令和8年2月17日 市長記者会見

※記者会見の様子を岐阜市公式ユーチューブチャンネルでご覧いただけます。
発表内容
令和8年度岐阜市当初予算案について発表
会見資料
発言要旨
【市長】
それでは令和8年度の岐阜市当初予算案について発表をいたします。
大きく3項目にわたって発表したいと思います。
まず、1つ目が予算編成方針、2つ目が予算の概要、そして3つ目が政策のベクトルと主な事業について発表いたします。
予算編成方針について
まず予算編成方針についてです。
岐阜市の人口の現状ですけれども、いろいろな機会にお話をしておりますが、おかげさまで岐阜市は人口流入市に近年なっているということであります。
様々な施策が一つずつ効果を上げてきていると考えておりますけれども、これからも持続可能な岐阜市を目指して、人が集まる岐阜市にしていきたいと思っております。
よくお隣の名古屋市と比較しますけれども、名古屋市との社会動態を見ても、今非常にマイナス幅が縮小してきておりますので、名古屋市といろいろな形で、防災を始め、連携をしておりますが、これからも、お互いに人口を引っ張り合うというよりも、東海地方における県庁所在地同士が様々な分野で連携をしながら、地域全体の発展に岐阜市も貢献していきたいと思っております。
既に予算編成方針を発表しておりますけれども、改めて触れたいと思います。
予算を編成するにあたって3つのキーワードを掲げました。
1つが「社会関係資本と住民自治」ということで、今、地域コミュニティの力が非常に弱くなってきているという中において、どう地域コミュニティの力を回復していくのかという観点、それから「市民に資するDX」、我々行政の中においても、様々なDXの取り組みを進めておりますけれども、市民の皆さまにとって、行政サービスの利便性が向上する、タイムパフォーマンスが向上する、そして市民の皆さまに幸せになっていただくと、こういう観点で、DXの取り組みを引き続き行うという方針のもと、予算編成を行いました。
さらに「EBPM」、エビデンスや証拠に基づく政策立案ということを各部局心掛けながら、より良い効果の高い施策を行っていくということであります。

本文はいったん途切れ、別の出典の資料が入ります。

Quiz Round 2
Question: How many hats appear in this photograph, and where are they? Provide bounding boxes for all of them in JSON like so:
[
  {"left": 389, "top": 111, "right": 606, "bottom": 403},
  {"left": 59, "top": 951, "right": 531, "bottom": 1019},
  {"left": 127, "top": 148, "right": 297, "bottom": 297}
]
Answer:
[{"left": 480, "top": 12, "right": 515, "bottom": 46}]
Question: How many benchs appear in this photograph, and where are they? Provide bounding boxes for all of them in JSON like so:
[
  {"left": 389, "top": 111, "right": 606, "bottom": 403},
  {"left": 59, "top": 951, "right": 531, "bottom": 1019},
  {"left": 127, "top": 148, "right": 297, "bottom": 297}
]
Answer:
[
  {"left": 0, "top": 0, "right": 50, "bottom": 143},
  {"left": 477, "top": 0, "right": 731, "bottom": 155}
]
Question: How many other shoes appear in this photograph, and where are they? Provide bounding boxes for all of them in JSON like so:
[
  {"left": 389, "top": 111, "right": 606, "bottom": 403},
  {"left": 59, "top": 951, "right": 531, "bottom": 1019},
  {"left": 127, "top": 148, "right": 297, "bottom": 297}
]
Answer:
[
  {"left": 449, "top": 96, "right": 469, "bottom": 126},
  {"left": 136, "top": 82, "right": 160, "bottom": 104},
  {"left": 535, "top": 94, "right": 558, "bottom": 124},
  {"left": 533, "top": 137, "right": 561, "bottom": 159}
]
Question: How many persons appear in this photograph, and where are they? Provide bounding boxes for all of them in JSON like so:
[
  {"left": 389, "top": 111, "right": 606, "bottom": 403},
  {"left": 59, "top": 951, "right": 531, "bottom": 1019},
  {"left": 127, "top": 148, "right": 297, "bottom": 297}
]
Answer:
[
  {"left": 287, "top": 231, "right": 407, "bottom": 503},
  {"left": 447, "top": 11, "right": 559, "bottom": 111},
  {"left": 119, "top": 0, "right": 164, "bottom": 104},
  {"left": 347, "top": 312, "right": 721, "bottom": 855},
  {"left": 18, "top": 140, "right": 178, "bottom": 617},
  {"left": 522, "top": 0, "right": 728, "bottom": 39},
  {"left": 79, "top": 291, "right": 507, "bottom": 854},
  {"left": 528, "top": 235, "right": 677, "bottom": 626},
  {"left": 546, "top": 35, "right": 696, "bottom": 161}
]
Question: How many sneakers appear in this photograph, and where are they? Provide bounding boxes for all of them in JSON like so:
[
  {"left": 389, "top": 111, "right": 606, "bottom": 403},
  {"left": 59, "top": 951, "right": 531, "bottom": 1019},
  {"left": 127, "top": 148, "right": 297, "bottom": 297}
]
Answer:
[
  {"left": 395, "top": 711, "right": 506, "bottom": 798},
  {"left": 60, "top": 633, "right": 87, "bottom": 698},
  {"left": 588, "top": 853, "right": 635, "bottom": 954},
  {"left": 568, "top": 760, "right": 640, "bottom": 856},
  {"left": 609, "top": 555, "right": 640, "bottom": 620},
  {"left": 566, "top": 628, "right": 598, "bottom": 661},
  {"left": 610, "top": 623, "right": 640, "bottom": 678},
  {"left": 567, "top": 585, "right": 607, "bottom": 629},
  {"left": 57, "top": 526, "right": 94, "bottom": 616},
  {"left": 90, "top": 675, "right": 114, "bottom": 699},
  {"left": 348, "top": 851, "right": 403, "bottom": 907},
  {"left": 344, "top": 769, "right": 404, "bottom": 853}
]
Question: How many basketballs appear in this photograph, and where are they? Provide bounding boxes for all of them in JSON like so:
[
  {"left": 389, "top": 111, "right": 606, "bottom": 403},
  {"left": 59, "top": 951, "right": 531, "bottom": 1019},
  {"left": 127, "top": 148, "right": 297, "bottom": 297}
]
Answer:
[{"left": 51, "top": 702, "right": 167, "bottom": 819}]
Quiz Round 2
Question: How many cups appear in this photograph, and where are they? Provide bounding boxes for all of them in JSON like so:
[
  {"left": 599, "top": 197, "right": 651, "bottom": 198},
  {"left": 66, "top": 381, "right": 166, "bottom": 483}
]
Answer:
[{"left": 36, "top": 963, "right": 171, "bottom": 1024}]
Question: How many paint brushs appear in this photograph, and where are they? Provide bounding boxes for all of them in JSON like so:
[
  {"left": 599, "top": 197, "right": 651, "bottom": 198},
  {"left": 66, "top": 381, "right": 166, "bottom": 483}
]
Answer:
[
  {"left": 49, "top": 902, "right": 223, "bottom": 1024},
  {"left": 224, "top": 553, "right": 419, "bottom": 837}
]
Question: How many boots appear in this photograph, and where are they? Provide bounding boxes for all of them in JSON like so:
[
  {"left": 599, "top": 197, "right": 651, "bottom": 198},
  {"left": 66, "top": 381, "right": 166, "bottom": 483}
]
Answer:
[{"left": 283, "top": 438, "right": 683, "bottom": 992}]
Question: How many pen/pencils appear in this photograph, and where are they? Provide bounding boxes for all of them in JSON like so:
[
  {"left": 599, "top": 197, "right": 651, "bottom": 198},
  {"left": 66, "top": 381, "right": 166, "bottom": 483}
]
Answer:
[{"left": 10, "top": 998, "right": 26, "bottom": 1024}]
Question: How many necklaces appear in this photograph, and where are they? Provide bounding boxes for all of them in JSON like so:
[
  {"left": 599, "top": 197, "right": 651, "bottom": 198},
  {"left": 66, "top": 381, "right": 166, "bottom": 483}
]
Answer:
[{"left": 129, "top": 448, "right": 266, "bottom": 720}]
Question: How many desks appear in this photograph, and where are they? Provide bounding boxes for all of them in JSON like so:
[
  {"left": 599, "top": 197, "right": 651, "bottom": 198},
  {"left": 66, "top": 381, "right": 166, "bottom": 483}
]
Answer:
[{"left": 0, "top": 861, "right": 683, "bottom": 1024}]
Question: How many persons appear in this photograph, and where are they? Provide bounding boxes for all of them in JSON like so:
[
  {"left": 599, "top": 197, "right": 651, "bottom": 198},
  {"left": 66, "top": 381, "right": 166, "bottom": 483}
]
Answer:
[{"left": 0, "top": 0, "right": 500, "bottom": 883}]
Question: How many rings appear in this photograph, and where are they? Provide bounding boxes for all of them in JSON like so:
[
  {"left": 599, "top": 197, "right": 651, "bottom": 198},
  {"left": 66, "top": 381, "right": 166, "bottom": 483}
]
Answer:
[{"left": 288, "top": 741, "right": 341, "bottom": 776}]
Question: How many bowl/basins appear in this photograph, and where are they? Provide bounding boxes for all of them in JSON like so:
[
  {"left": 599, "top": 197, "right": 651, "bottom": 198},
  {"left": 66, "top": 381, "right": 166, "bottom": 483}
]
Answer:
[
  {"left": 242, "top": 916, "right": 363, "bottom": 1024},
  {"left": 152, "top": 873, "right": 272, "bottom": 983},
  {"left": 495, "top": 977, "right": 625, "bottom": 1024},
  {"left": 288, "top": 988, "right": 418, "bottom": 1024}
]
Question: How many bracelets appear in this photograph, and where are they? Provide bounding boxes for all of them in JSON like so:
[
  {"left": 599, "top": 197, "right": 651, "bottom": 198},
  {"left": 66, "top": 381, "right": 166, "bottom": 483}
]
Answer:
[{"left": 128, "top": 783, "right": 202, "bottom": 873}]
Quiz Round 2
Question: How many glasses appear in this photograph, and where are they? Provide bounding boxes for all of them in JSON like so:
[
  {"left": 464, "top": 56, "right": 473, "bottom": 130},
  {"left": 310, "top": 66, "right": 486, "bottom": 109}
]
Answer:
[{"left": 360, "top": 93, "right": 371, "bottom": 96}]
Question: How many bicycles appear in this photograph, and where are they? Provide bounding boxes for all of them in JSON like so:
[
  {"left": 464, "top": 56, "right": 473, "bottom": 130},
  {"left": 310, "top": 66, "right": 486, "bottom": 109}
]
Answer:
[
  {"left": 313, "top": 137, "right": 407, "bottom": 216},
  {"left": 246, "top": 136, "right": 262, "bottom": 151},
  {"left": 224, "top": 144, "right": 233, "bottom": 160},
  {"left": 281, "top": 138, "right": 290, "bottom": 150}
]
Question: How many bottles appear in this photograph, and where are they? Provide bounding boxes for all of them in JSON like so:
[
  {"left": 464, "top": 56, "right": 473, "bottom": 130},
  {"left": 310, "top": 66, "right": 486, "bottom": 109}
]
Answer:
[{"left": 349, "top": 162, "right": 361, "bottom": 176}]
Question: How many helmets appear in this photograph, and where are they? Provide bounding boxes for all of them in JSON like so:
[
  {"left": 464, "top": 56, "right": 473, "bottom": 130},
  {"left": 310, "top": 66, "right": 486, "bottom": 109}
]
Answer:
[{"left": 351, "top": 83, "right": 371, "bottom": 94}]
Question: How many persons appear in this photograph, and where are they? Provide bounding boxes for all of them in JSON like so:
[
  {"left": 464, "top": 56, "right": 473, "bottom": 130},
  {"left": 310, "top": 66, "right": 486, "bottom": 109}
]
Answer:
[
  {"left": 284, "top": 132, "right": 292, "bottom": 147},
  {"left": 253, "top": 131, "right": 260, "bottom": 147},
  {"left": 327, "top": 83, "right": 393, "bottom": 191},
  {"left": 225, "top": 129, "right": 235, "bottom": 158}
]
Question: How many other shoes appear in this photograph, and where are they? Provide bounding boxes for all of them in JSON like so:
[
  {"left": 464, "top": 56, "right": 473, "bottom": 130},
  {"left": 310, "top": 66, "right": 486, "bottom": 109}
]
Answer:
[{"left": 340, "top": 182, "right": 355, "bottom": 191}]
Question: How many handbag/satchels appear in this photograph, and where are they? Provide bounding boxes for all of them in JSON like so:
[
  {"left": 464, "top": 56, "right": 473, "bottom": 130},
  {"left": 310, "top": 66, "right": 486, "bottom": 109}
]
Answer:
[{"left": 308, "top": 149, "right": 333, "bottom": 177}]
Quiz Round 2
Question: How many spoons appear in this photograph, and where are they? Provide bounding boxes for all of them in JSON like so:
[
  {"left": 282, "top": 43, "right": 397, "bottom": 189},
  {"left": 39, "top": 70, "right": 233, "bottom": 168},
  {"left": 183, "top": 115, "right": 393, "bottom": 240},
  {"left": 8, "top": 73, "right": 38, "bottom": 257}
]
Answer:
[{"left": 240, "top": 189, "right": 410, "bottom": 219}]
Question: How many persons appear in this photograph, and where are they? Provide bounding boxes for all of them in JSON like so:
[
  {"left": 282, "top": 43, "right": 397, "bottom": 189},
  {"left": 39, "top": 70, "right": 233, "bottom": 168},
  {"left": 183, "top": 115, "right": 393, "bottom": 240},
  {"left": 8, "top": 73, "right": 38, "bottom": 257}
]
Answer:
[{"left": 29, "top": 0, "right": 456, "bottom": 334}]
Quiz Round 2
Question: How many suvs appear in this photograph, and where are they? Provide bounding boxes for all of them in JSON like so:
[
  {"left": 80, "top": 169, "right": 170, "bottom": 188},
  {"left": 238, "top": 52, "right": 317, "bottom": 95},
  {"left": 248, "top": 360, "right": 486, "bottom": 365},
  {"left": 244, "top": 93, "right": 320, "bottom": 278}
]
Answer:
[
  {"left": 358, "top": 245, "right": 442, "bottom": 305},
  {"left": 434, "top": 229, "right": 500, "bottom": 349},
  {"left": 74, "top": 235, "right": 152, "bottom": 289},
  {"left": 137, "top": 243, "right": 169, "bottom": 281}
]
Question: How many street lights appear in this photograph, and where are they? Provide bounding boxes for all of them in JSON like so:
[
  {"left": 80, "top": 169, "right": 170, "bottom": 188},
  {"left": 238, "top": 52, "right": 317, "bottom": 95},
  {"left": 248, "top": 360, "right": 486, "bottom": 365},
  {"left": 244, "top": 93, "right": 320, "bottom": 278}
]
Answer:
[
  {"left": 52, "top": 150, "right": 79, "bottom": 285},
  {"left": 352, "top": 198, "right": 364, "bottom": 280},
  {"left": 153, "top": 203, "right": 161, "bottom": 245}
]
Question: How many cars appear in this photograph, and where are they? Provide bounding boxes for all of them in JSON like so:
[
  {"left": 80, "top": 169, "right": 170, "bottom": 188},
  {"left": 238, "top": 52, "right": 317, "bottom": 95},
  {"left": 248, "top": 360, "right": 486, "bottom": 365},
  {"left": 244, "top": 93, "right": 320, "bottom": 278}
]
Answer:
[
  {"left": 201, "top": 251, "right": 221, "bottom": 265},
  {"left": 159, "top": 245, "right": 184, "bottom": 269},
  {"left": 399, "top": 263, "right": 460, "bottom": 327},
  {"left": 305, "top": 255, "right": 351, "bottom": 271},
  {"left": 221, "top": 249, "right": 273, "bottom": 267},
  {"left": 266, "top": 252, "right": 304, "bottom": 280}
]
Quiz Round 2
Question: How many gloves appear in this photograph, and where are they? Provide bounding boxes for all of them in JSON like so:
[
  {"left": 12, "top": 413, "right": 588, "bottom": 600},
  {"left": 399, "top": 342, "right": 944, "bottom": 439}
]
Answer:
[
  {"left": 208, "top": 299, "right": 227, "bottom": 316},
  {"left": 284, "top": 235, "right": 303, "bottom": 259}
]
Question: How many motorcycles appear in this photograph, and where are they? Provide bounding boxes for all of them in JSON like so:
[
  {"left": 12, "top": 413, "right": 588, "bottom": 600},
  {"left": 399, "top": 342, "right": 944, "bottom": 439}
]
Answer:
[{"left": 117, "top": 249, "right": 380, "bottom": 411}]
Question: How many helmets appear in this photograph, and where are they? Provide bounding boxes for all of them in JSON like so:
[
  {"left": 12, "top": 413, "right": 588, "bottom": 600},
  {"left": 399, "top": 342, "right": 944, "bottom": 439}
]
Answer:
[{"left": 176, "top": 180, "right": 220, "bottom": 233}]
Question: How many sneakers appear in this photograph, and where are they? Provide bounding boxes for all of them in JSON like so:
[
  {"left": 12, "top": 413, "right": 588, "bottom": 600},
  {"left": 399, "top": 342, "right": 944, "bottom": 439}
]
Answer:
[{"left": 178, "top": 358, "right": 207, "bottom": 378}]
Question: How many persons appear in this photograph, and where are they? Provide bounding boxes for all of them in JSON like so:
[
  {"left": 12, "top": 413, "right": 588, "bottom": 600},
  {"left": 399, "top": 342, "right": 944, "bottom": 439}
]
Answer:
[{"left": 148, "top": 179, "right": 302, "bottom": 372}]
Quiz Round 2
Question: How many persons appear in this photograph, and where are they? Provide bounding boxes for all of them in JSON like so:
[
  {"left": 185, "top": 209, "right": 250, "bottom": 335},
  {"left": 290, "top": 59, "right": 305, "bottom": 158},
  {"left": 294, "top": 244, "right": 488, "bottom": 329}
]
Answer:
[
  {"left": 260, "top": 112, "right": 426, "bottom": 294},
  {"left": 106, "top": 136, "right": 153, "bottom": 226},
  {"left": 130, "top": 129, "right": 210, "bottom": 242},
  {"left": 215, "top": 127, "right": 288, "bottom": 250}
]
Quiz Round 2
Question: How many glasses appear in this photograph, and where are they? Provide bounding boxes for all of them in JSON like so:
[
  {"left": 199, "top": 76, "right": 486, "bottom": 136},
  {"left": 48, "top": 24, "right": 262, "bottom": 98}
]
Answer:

その考え方のもと、令和8年度も、4つの政策のベクトルということで、引き続き同じベクトルを掲げました。
「こどもファースト」、「経済活性化」、「岐阜を動かす社会基盤整備」、「持続可能で幸せな市民生活」というベクトルに基づいて、それぞれの施策を深掘りするということをさせていただいたわけです。
予算概要について
では予算概要についてお話をいたします。
令和8年度の当初予算規模でありますけれども、まず一般会計におきましては、2,007億円、これは前年度(令和7年度)と比較をいたしまして36億円の増であります。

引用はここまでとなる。